=== Page extract ===
The following is a transcription of a journal I kept while touring the Canadian Rockies on my 1997 Suzuki Savage LS-650 motorcycle. I rode from Victoria, BC to Banff, Alberta, and then rode the Icefield Parkway north to Jasper, Alberta, before returning to Victoria. The total distance travelled was 2055 kilometres (1233 miles) by motorcycle.
This journal may be freely distributed so long as it is unaltered. I have recorded my notes in Canadian dollars and metric measurements. At the time of this trip, $1 US = $1.47 CND. 100 kilometres = 60 miles; 1 meter = 3 feet; 0 Celsius = 32 F; 20 C = 70 F; 38 C = 100 Fahrenheit.
I have typed up my notes exactly as I first wrote them. Many of my notes were written late at night by flashlight, so some entries were very terse or used poor grammar.

Sun., June 7, 1998:

(Victoria, BC -> Kamloops, BC: 400 KM)
I woke up early, eager to start riding. I had packed my luggage onto my Suzuki Savage 650 the night before so I was on the road by 6 AM. I rode the short hop to the ferry terminal underneath blue skies and 16 C temperatures - very good.
Being a Sunday morning the ferry was almost empty. Also onboard was a couple heading over to Vancouver for just one day, with the girlfriend piloting their Honda CM400 Automatic (the Honda had a lovely gloss black spray bomb paint job). They told me that they had rode a loop through Jasper and Banff two summers back and they said it was terrific. They warned me that there were long stretches of road with no fuel stops.
A fellow with a Kawasaki Concours was also on the ferry, planning to ride 800 miles north to Terrace. This guy seemed like a bit of a flake to me: he kept warning me that the Rockies area usually has bad weather this time of year (not true according to my research). It was as if he was trying to scare me out of riding to Banff. I started to get a bit annoyed and finally pulled a copy of the newspaper weather forecast out of my saddlebags to show him that Banff was indeed getting good weather.
Once on the mainland I found traffic to be fairly light; the weather was very good and I reached the town of Langley quickly. I got onto the Trans-Canada Highway and had a pleasant sunny ride to Hope. In Hope the guy on the Concours followed me into town while I gassed up. He told me he was wondering if my Savage had enough range to get through the Coquihalla pass, a distance of 120 KM with no fuel stops. My 650 gets about 25 KM to the litre (about 60 mpg) on the open road so I told Mr. Concours I'd have no problem.

(Items in a dataset)
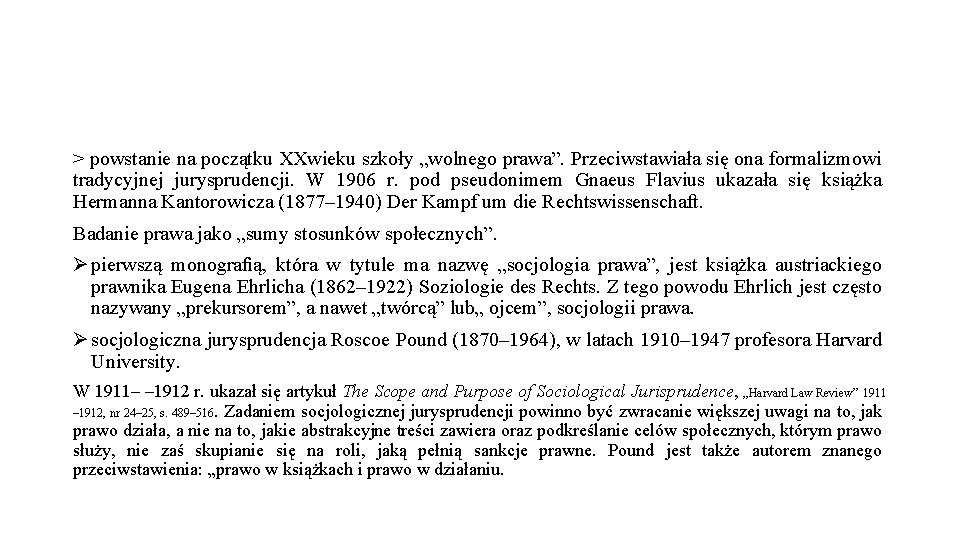 > powstanie na początku XXwieku szkoły „wolnego prawa”. Przeciwstawiała się ona formalizmowi tradycyjnej jurysprudencji. W 1906 r. pod pseudonimem Gnaeus Flavius ukazała się książka Hermanna Kantorowicza (1877–1940) Der Kampf um die Rechtswissenschaft.

Badanie prawa jako „sumy stosunków społecznych”.

➢ pierwszą monografią, która w tytule ma nazwę „socjologia prawa”, jest książka austriackiego prawnika Eugena Ehrlicha (1862–1922) Soziologie des Rechts. Z tego powodu Ehrlich jest często nazywany „prekursorem”, a nawet „twórcą” lub„ ojcem”, socjologii prawa.

➢ socjologiczna jurysprudencja Roscoe Pound (1870–1964), w latach 1910–1947 profesora Harvard University.

W 1911– –1912 r. ukazał się artykuł The Scope and Purpose of Sociological Jurisprudence, „Harvard Law Review” 1911 –1912, nr 24–25, s. 489–516. Zadaniem socjologicznej jurysprudencji powinno być zwracanie większej uwagi na to, jak prawo działa, a nie na to, jakie abstrakcyjne treści zawiera oraz podkreślanie celów społecznych, którym prawo służy, nie zaś skupianie się na roli, jaką pełnią sankcje prawne. Pound jest także autorem znanego przeciwstawienia: „prawo w książkach i prawo w działaniu.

=== Brief ===
In the motorcycle journal, why was the writer able to be on the road by 6 AM on June 7?

=== Solved problem ===
The writer had packed the luggage onto the Suzuki Savage 650 the night before. That allowed an early start on the morning of departure.